作業内容
映画『キッチン・ストーリー』の紹介記事を、最後の文の後から書き継いでください。

2005年02月04日(金) |
キッチン・ストーリー |
監督:ベント・ハーメル 出演:ヨアキム・カルメイヤー トーマス・ノールストローム レイネ・ブリノルフソン、他 オススメ度:☆☆☆☆−
【あらすじ】 1950年代初頭、スウェーデンでは国内外の主婦の台所での動線を調査し、製品企画等に役立てるようになっていた。新たに独身男性の台所動線調査をする事になり、スウェーデン人のフォルケはノルウェーの被験者イザックのトコロへやって来た。自宅横にトレーラーで横付けし、キッチンを見下ろすような監視台に座って1日イザックの行動を見守るフォルケ。最初は非協力的だったイザックだったが、とあるきっかけで禁止されていたのに2人は会話を交わしてしまう。
【感想】 スウェーデンとノルウェーの合作映画。2003年の作品。 ノルウェーの偏屈な独居老人イザックと、彼の家に「台所動線調査」に来た調査員フォルケとの心温まる交流。 ・・・って、物凄く地味ですよ。おっさんとジジイの心の交流〜♪華やかな展開があったら逆に怖いです(笑)

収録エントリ

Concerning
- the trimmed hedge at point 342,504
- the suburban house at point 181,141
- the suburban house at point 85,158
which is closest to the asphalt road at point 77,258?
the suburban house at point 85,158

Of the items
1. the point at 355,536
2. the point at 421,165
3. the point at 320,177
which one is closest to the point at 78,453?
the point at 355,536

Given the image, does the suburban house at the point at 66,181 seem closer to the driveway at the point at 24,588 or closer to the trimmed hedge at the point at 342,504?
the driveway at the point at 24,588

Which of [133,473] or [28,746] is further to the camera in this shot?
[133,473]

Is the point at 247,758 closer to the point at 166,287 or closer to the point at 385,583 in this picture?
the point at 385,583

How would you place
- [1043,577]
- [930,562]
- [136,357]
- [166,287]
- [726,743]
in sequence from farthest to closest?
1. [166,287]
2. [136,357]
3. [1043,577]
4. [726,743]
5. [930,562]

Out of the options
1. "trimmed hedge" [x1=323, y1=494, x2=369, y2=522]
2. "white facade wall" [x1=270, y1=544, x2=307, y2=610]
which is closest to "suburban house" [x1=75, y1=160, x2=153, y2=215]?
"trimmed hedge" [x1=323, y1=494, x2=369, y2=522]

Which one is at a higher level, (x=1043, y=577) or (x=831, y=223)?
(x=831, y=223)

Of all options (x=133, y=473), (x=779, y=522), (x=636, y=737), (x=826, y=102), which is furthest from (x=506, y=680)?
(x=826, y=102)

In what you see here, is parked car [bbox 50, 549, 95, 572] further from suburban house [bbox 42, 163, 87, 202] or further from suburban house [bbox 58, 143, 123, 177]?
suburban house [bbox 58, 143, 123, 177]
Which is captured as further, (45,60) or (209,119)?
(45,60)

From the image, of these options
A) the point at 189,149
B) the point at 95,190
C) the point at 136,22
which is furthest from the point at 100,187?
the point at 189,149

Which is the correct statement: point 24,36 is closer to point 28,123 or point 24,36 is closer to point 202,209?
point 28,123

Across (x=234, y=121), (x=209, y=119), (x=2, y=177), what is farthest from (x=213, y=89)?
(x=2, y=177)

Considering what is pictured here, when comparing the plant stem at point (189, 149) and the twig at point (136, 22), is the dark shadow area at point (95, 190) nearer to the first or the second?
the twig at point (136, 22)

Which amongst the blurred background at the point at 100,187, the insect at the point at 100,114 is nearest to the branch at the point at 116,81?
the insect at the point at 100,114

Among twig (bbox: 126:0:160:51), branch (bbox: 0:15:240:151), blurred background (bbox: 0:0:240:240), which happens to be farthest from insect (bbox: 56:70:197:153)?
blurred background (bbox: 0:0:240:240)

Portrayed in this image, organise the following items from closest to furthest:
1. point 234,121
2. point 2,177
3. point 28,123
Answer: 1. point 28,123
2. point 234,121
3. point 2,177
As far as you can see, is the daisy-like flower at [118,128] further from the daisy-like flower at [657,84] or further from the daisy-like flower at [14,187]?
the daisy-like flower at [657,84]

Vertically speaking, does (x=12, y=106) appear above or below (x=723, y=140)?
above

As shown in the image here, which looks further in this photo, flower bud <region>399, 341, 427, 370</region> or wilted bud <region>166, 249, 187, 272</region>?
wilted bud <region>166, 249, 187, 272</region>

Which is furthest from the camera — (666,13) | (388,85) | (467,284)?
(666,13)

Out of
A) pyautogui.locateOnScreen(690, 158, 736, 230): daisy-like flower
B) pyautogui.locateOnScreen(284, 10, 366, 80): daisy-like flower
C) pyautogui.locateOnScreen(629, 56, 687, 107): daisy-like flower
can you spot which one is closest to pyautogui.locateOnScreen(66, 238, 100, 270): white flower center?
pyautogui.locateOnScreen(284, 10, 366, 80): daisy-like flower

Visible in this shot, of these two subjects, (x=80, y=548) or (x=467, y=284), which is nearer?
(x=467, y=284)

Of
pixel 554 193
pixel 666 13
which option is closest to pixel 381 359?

実行結果
心の交流がどーのこーのと言うよりも、映画見ながら思ったのは「ここら辺りの国の歴史を勉強しときゃよかった(涙)」 1950年代初頭という時代設定がどーやらこの映画の重要なキーのようです。
第二次世界大戦終戦後間もないこの時代、先の大戦中にナチスドイツに散々な目に遭わされたノルウェー人達は、お隣の国なのに中立をさっさと宣言して知らん振りを決め込み、自分達を助けてくれなかったスウェーデンという国も国民にも不信感をバリバリに持っていたよーです。 もしかしたらそれ以前から元々この両国には溝があったのかも?よく判りませんが、とにかくノルウェー人のイザックはとにかくスウェーデンという国も国民も嫌ってる様子。 「坊主憎けりゃ袈裟まで憎い」ってなもんで、スウェーデン製のタバコすら嫌ってるらしい。
ここらの時代背景が判っていないと、2人が交流し始めてぐんと距離が縮まるきっかけになった会話の重要性がわかりづらくて辛いな・・・全く知らなくても両国の関係をさりげなく映画中で紹介してくれますけど、それだけではちょっと背景が掴みにくいし2人が急速に仲良くなるのが唐突に映るかもしれないな、と。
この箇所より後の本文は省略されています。